§ **Work task**: Transcribe all of the records word for word, but omit the pictures.

§ **Input for this task**:
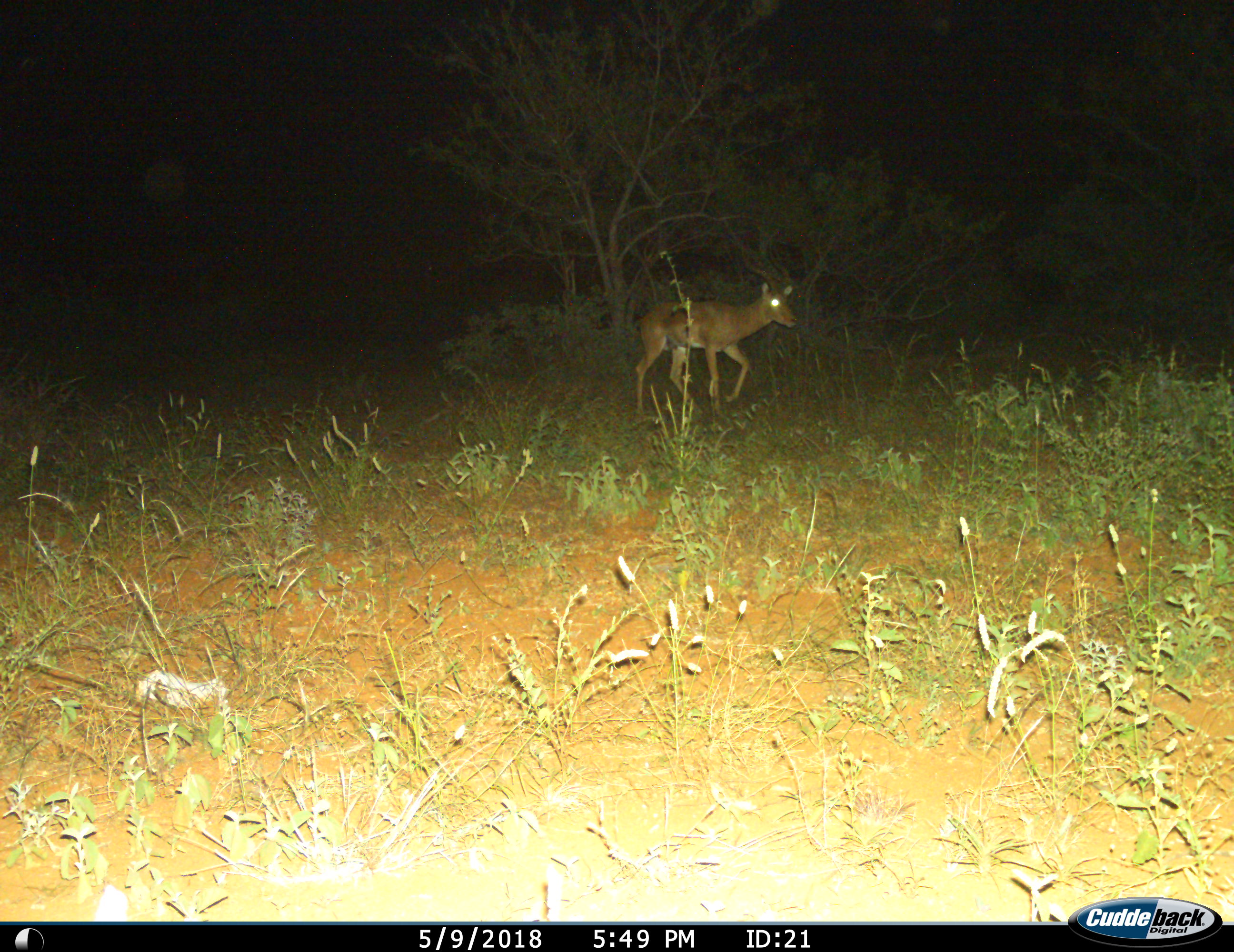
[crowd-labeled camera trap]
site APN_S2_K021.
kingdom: Animalia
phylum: Chordata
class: Mammalia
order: Artiodactyla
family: Bovidae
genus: Aepyceros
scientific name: Aepyceros melampus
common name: impala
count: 1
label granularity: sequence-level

§ **Problem solution**:
[crowd-labeled camera trap]
site APN_S2_K021.
kingdom: Animalia
phylum: Chordata
class: Mammalia
order: Artiodactyla
family: Bovidae
genus: Aepyceros
scientific name: Aepyceros melampus
common name: impala
count: 1
label granularity: sequence-level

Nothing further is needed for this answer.